# Bull Shark Fishing



## PeregianAnglers (Oct 12, 2008)

Good Afternoon everyone, hope you've been catching something.

Recently i have been hearing a lot about the bullsharks inhabiting all the local rivers canals ie Gold Coast Canals, Maroochy River etc etc.

I have been thinking about this and possibly considering trying to boat one of these beasts. Is this a little too loose, am I playing with fire here?

Anyways, if anyone thinks this is a feasible idea, do you have any suggestions, tips or experiences to pass on. I would be looking to fish around mooloolaba, maroochy or I have heard around Pelican waters.

I hear these are good for a solid fight.

Cheers.


----------



## Feral (Oct 18, 2008)

The smaller ones in the rivers shouldn't be a problem. I'd have a Donger on board to use before I'd consider pulling it aboard, not a lot of room on a yak to dodge those teeth! Bigger ones might be a little iffy bringing along side if you have not tuckered it out completely!


----------



## GoneFishn (May 17, 2007)

From the way a Gummy shark carries on taking on a Bull shark any bigger than a 1.5mt is going to be a handful. They tend to go mental when they see the boat/kayak. In saying that is anyone out there keen to hunt down a big Bronzy :twisted: :lol:


----------



## grinner (May 15, 2008)

### EXERCISE A
Pick out each line of the listing that contains the string "column", treating uppercase and lowercase as distinct.
The bull shark fishing thread and the listing are separate, unrelated material.

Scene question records
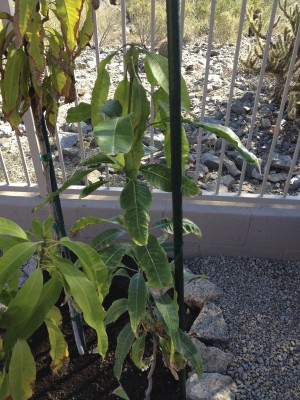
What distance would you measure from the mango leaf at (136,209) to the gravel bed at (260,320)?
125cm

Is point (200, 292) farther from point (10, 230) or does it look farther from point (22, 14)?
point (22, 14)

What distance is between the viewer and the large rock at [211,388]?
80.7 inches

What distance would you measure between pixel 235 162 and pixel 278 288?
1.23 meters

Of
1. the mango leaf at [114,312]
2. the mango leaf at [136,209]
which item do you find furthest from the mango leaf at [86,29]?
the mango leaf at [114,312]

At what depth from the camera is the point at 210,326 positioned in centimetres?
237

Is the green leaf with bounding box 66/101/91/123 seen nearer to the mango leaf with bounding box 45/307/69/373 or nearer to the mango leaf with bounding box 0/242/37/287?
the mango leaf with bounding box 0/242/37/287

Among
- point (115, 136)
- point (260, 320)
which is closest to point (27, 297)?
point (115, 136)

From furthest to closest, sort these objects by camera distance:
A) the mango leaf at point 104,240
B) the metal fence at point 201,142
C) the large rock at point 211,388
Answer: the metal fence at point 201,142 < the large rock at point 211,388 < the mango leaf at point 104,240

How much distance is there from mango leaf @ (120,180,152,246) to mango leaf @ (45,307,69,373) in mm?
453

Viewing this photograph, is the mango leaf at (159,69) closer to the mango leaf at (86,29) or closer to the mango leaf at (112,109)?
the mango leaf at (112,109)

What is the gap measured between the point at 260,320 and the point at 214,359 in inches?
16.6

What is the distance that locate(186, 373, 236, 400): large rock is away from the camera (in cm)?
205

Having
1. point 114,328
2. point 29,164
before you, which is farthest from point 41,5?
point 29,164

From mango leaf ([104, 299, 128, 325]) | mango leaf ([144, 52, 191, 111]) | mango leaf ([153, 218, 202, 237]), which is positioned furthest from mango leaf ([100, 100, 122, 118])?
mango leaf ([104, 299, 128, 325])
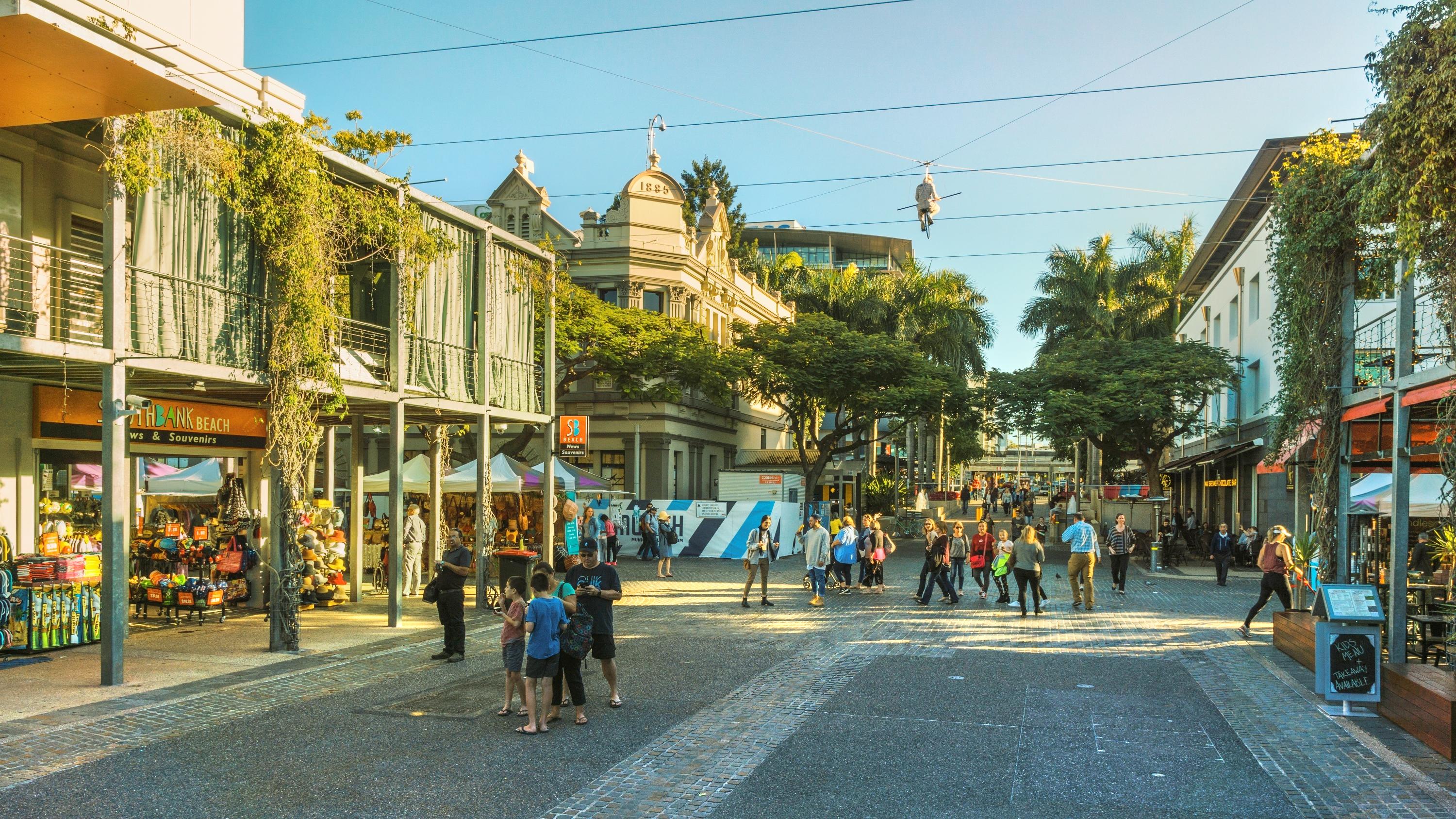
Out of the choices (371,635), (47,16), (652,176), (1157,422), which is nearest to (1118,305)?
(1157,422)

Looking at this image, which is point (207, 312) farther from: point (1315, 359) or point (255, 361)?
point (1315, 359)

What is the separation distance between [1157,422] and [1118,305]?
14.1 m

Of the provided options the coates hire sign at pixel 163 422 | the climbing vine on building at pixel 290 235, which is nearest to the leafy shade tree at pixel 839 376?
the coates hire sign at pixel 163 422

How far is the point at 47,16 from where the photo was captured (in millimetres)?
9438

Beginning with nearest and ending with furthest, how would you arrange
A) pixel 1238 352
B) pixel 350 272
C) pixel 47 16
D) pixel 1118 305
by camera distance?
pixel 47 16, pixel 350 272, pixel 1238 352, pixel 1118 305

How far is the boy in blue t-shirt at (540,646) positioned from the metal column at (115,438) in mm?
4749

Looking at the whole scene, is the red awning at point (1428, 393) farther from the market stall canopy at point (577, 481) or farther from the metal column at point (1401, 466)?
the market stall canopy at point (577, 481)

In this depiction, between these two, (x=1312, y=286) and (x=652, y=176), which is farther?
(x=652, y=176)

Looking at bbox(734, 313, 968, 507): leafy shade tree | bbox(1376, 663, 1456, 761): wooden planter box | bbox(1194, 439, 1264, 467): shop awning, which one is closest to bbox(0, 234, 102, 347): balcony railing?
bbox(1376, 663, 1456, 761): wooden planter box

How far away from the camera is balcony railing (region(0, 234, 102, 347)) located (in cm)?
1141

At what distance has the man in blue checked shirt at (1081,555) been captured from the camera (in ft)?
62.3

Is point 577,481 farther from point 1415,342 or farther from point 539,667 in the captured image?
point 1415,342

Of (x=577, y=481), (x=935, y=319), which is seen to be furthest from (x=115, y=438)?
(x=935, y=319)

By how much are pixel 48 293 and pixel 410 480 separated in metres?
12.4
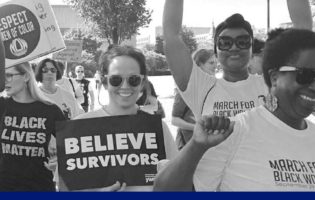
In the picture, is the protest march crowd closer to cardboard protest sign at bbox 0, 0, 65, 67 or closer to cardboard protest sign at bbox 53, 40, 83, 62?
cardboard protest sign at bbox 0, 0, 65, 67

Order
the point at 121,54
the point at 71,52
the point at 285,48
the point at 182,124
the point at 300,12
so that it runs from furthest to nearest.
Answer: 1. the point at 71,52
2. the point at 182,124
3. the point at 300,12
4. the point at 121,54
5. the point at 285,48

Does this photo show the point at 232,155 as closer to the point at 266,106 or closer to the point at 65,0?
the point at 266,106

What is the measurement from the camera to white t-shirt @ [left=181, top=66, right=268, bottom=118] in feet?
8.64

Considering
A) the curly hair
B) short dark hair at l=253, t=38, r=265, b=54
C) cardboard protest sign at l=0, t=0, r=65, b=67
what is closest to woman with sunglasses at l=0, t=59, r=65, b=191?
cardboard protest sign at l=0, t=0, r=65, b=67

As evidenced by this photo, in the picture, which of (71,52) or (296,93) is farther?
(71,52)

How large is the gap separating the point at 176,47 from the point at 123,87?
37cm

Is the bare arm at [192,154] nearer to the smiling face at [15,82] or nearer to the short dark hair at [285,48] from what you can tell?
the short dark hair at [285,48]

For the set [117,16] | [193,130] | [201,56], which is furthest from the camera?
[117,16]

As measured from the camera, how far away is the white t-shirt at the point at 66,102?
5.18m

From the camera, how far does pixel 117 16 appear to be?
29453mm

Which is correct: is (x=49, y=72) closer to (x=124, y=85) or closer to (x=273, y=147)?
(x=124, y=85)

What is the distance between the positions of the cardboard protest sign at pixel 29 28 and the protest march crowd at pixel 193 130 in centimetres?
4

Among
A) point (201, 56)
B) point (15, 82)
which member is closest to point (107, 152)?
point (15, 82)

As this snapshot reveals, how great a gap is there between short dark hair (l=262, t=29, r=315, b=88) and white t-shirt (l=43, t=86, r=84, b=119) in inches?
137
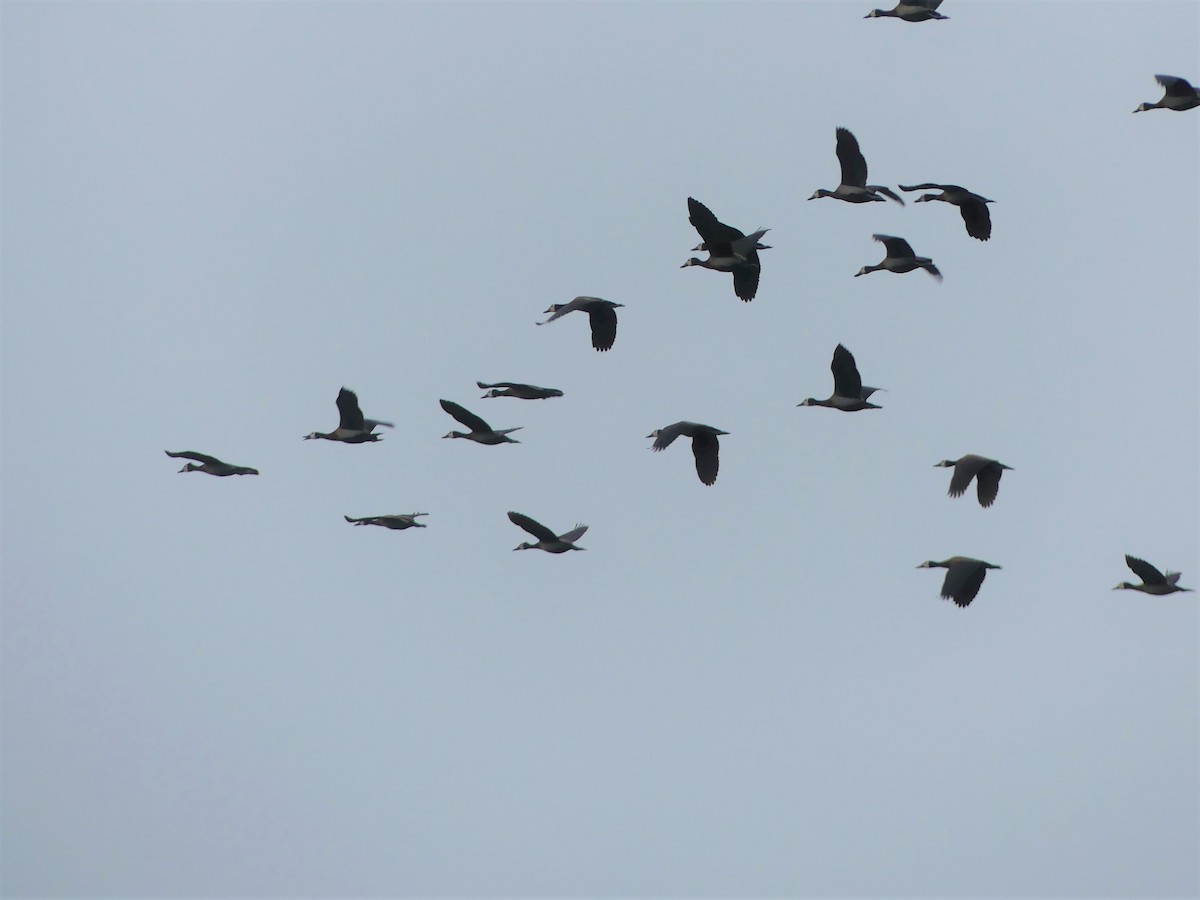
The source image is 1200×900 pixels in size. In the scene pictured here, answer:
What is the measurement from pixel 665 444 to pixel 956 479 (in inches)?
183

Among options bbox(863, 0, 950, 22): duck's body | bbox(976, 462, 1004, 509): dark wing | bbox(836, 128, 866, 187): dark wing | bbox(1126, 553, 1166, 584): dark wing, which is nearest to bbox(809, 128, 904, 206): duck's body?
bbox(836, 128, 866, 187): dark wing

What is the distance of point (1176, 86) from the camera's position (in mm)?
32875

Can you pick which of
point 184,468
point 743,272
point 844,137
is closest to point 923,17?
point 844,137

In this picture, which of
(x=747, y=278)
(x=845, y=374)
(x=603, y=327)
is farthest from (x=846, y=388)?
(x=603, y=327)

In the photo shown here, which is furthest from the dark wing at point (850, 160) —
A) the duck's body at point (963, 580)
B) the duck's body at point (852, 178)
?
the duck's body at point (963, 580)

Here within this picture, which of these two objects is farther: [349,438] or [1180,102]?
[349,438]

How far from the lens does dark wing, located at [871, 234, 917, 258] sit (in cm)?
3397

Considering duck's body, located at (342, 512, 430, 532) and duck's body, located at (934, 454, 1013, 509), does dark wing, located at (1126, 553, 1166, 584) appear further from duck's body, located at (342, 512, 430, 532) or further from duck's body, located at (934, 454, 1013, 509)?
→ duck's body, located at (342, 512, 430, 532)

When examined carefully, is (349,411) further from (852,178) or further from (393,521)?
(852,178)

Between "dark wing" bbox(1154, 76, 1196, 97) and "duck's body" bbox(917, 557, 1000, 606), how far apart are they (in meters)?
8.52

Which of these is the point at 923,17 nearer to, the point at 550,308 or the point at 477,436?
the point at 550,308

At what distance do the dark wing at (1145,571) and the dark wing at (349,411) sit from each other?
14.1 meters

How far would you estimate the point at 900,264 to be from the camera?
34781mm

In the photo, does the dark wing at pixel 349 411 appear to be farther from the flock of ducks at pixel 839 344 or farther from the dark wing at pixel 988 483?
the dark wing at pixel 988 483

### EXERCISE B
List every username that appears in a post header of the bull shark fishing thread.

### TASK ANSWER A
How far is the boy in blue t-shirt at (540,646) positioned from the metal column at (115,438) in mm?
Looking at the whole scene, is the red awning at point (1428, 393) farther from the market stall canopy at point (577, 481) or farther from the metal column at point (1401, 466)?

### TASK ANSWER B
PeregianAnglers, Feral, GoneFishn, grinner